Film Review: “A Man Called Otto”


  • Starring: Tom Hanks, Mariana Treviño
  • Directed by Marc Forster
  • Rating: PG-13
  • Running time: 2 hrs 6 mins
  • Sony Pictures
There are only a small handful of thespians who could read the proverbial phonebook and somehow make it entertaining. This is applicable to Tom Hanks whose body of work speaks for itself. His newest work, “A Man Called Otto” may not be among the best films he has ever done, but it is an emotional drama with characters that feel like real people whom virtually anyone can identify with.
A remake of a 2015 Swedish film “A Man Called Ove,” which in turn was based upon a 2012 novel of the same name by Swedish author Fredrik Backman, “A Man Called Otto” begins in the winter of 2018-19 and is set in Pittsburgh, Pennsylvania. Otto Anderson (Tom Hanks) is the embodiment of what a curmudgeon is – he’s quick to call people idiots, he’s rude to everyone, and he prefers to be alone. Otto is also fastidious about rules and regulations, and he sees the world in black and white.
Otto’s behavior is rooted in part by the fact that his beloved wife has recently passed away and the company he worked his whole life for has forced him into retirement. Feeling that he has no purpose in life anymore, Otto decides it is time to take his own life.

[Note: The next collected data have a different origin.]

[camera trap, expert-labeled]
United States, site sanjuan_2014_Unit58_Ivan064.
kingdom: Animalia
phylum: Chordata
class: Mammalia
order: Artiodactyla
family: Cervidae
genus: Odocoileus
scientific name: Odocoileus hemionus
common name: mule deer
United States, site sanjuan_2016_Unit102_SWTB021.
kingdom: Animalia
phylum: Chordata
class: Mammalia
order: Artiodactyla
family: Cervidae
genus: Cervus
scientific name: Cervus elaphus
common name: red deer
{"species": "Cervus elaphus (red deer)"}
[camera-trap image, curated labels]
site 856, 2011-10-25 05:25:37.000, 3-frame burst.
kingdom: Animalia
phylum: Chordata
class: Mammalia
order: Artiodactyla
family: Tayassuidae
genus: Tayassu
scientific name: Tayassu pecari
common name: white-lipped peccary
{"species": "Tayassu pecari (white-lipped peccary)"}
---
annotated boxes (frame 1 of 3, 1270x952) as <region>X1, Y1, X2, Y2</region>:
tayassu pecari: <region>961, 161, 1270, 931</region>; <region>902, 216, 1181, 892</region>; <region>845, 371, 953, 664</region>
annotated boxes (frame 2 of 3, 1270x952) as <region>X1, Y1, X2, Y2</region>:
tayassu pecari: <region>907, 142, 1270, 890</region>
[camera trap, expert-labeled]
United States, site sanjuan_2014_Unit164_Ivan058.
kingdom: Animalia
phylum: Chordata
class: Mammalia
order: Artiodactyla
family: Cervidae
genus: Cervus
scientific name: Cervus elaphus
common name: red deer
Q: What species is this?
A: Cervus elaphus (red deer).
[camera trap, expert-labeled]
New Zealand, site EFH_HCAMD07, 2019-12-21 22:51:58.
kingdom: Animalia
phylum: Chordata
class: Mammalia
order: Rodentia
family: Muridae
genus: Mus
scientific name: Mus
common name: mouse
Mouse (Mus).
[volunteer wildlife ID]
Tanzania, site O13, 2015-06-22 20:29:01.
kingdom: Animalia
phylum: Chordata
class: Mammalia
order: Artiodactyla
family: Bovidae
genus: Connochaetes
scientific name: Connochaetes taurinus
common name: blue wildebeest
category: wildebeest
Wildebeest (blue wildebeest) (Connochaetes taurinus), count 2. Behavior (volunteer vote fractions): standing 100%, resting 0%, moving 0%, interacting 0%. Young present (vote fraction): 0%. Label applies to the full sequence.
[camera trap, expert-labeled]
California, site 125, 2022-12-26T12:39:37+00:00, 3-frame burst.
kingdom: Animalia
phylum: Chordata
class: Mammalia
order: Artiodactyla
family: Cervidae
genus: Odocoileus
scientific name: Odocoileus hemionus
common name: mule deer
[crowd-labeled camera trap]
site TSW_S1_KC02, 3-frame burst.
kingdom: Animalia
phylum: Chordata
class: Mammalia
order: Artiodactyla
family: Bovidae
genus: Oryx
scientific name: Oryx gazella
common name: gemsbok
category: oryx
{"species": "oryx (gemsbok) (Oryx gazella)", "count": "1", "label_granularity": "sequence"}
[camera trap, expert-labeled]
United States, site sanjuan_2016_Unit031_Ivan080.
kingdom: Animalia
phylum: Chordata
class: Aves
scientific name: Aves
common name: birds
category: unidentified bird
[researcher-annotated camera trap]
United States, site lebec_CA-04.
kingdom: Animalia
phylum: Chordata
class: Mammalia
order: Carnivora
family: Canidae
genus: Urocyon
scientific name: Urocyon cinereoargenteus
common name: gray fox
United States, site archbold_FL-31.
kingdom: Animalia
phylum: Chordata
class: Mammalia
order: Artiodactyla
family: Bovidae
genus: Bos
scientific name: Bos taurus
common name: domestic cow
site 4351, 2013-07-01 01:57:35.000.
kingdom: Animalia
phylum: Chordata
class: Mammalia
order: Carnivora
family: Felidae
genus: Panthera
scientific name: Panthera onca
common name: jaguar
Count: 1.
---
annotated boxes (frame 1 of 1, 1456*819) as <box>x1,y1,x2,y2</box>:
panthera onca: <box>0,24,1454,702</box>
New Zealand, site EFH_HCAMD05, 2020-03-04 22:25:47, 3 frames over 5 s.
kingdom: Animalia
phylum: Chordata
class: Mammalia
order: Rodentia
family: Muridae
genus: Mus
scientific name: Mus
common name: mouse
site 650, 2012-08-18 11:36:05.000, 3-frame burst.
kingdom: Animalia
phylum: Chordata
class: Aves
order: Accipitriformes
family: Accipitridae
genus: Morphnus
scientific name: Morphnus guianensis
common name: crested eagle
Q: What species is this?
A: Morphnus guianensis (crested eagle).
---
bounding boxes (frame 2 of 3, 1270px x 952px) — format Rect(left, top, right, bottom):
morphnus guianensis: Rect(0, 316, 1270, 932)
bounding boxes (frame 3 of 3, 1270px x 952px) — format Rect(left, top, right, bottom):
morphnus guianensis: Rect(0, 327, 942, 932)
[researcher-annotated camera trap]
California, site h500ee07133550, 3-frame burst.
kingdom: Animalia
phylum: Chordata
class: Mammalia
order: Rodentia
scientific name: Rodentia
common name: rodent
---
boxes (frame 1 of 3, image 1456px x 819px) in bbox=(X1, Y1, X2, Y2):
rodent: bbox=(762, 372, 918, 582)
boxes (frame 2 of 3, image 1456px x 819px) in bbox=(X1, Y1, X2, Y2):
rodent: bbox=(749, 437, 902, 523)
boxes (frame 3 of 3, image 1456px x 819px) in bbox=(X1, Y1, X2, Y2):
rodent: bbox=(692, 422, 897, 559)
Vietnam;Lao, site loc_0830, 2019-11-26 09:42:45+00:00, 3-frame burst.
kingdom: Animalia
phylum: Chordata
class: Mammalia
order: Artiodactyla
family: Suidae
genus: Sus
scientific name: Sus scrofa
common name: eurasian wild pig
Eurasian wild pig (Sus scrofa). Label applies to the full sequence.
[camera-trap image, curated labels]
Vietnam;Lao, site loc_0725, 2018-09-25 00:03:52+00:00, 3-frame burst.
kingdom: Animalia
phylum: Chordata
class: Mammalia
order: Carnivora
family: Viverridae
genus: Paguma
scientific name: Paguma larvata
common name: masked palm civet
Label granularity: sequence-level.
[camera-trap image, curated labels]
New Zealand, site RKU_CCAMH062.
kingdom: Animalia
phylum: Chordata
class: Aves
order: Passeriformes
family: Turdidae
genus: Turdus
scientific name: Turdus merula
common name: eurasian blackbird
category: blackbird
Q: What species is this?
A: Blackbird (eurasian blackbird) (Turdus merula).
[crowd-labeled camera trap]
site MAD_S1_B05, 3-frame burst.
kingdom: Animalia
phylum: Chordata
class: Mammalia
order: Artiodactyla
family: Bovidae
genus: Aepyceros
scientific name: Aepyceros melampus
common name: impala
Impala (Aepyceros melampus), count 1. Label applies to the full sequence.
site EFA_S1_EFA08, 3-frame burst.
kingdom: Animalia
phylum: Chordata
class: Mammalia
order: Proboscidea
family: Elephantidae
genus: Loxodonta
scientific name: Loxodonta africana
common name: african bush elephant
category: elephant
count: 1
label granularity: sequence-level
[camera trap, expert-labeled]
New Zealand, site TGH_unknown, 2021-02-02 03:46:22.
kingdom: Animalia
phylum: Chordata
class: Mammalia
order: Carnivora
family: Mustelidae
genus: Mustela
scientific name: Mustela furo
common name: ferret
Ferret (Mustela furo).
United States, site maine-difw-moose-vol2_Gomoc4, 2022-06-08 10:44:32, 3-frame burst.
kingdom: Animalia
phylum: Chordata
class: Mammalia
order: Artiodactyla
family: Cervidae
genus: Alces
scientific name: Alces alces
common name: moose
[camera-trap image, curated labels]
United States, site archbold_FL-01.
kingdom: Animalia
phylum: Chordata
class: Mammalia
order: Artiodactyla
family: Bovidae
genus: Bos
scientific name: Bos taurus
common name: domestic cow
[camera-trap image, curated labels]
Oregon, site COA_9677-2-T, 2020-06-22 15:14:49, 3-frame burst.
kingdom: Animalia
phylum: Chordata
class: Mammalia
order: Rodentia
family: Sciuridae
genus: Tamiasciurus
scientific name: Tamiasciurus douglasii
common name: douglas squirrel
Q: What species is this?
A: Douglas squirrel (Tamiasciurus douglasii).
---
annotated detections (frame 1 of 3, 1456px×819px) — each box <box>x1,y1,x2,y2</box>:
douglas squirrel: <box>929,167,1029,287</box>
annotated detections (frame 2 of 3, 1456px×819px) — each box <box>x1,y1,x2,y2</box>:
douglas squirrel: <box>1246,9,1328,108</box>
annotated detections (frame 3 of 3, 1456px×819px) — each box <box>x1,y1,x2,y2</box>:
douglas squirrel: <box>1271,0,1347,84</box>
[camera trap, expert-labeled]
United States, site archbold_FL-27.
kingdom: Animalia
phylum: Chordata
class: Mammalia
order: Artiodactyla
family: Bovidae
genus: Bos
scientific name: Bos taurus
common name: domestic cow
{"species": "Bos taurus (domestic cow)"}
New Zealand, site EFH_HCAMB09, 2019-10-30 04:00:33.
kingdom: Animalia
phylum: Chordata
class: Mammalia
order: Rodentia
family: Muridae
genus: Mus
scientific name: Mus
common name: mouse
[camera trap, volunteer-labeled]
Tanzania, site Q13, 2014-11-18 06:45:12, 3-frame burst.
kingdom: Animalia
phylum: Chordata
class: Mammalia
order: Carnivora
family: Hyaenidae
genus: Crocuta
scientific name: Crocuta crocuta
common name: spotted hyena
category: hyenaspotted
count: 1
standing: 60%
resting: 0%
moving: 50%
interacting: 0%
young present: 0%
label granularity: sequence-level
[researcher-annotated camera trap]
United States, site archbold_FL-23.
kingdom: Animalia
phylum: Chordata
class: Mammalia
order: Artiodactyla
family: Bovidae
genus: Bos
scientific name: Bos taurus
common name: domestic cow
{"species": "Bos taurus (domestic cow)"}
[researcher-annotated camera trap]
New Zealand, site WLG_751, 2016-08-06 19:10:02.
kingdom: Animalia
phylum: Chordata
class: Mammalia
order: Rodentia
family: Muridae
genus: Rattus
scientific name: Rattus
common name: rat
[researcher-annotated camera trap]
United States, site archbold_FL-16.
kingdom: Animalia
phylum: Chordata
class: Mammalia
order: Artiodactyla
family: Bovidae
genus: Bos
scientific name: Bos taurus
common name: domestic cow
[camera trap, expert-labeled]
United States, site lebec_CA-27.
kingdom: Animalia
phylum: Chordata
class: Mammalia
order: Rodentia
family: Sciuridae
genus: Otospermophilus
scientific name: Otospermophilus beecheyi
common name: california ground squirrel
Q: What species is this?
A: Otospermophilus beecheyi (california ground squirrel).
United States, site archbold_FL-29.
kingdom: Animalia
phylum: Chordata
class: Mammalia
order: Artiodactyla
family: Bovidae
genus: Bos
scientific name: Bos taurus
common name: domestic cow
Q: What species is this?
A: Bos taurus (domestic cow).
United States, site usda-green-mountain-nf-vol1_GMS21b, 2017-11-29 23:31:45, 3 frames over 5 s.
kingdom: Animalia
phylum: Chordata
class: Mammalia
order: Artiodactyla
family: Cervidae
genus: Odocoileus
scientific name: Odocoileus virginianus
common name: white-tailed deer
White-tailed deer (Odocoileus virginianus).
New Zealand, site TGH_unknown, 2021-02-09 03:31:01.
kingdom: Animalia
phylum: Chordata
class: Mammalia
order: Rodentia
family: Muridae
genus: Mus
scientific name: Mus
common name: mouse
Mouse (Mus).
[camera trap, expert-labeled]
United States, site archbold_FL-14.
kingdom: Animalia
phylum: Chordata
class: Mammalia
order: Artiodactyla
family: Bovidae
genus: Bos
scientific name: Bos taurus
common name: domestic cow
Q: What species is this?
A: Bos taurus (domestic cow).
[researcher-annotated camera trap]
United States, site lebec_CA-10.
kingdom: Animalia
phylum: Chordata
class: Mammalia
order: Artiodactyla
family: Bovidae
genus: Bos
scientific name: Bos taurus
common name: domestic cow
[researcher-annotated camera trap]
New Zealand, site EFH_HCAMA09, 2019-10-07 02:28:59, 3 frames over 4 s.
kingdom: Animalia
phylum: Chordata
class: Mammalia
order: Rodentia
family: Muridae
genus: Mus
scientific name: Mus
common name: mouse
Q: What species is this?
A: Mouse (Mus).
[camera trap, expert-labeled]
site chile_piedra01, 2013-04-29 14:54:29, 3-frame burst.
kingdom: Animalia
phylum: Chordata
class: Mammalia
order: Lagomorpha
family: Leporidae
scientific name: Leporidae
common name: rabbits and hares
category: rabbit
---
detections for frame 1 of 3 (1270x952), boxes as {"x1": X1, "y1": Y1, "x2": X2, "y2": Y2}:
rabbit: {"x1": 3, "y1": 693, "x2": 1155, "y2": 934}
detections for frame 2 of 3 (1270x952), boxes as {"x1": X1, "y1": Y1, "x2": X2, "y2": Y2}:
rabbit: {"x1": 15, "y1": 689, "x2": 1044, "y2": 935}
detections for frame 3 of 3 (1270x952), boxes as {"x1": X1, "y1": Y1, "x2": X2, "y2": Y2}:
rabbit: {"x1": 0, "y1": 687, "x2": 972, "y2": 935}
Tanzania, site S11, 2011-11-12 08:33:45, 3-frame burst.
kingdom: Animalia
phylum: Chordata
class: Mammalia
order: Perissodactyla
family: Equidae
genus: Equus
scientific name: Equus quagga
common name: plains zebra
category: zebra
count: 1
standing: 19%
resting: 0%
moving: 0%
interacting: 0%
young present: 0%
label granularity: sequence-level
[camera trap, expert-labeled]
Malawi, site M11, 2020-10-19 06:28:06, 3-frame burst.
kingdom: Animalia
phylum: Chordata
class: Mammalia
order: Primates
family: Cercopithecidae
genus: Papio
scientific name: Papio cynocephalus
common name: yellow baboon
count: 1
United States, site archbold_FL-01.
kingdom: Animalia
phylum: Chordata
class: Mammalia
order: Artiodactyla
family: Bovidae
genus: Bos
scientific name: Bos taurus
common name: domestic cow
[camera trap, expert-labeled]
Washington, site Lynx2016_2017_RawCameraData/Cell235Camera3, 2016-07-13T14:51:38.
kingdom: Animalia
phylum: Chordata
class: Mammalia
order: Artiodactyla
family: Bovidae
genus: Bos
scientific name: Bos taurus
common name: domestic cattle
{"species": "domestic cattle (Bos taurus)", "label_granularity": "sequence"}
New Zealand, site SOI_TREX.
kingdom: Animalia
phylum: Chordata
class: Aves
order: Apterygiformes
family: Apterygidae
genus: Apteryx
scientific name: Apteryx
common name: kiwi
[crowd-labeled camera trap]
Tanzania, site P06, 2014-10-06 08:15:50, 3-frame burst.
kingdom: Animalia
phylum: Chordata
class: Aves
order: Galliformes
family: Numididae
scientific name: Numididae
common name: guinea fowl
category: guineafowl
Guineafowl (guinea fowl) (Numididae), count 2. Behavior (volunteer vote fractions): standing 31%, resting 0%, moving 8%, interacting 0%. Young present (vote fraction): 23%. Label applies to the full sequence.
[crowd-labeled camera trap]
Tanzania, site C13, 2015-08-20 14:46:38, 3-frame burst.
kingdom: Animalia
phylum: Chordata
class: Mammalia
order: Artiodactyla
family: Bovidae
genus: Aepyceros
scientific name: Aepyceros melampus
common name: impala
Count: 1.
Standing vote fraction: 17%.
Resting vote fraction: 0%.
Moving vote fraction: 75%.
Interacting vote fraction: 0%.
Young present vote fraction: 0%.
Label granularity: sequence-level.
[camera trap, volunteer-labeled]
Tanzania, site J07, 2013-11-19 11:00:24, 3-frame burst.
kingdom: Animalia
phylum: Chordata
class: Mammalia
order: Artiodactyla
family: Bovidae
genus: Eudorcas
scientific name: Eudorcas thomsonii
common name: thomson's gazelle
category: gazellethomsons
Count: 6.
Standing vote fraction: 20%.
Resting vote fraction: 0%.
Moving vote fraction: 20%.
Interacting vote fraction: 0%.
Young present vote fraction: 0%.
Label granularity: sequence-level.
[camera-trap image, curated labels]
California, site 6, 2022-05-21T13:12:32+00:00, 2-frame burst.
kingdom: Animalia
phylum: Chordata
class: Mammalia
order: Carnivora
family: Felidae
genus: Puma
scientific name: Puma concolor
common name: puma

Prior to attempting to hang himself, Otto becomes sidetracked when he sees his new neighbors, Marisol (Mariana Treviño, 2018’s “Overboard”) and Tommy (Manuel Garcia-Rulfo, 2016’s “The Magnificent Seven”) trying to parallel park with a trailer. It infuriates him so badly that he marches out and parks their vehicle himself before marching back inside his home to resume his suicide attempt, which fails.
Otto, who always lived with an enlarged heart, isn’t done with trying to kill himself, but he gradually becomes more involved and hence attached to Marisol and her family as well as some of his neighbors. It ultimately leads to some genuine, heart-warming, and tear-jerking poignant moments in the film.
Hanks, who took on a slightly gaunt appearance for the role, is as brilliant as ever with the portrayal of a man in psychological despair. I still regard him as his generation’s Jimmy Stewart. He has an everyman quality about him that makes it easy for people to identify with his characters. His primary counterpart in the film is Garcia-Rulfo who delivers a strong supporting performance as a woman’s whose generosity and kindness compels her to develop a relationship with Otto despite his gruffness. Garcia-Rulfo’s emotional range is superb, and she shares great chemistry with Hanks.
Director Marc Forster (“Christopher Robin,” “World War Z”) maintains a nice, even pace throughout the film’s running time as he infuses the story with a sense of realism. He times out well a series of flashbacks to Otto’s younger days when he and his wife, Sonya (Rachel Keller, “Legion”) first meet, date, get married, and experience joys and tragedies. The younger version of Otto is played by Hanks’s son, Truman whose only other big screen role was a small part in 2020’s “News of the World,” which also starred his father. Keller delivers a sweet performance, but Truman comes across as a little wooden on the silver screen.
Overall, “A Man Called Otto,” available on streaming services, is a wonderful little drama, but just make sure you have a tissue box handy.
“A Man Called Otto” receives three-and-a-half stars out of five.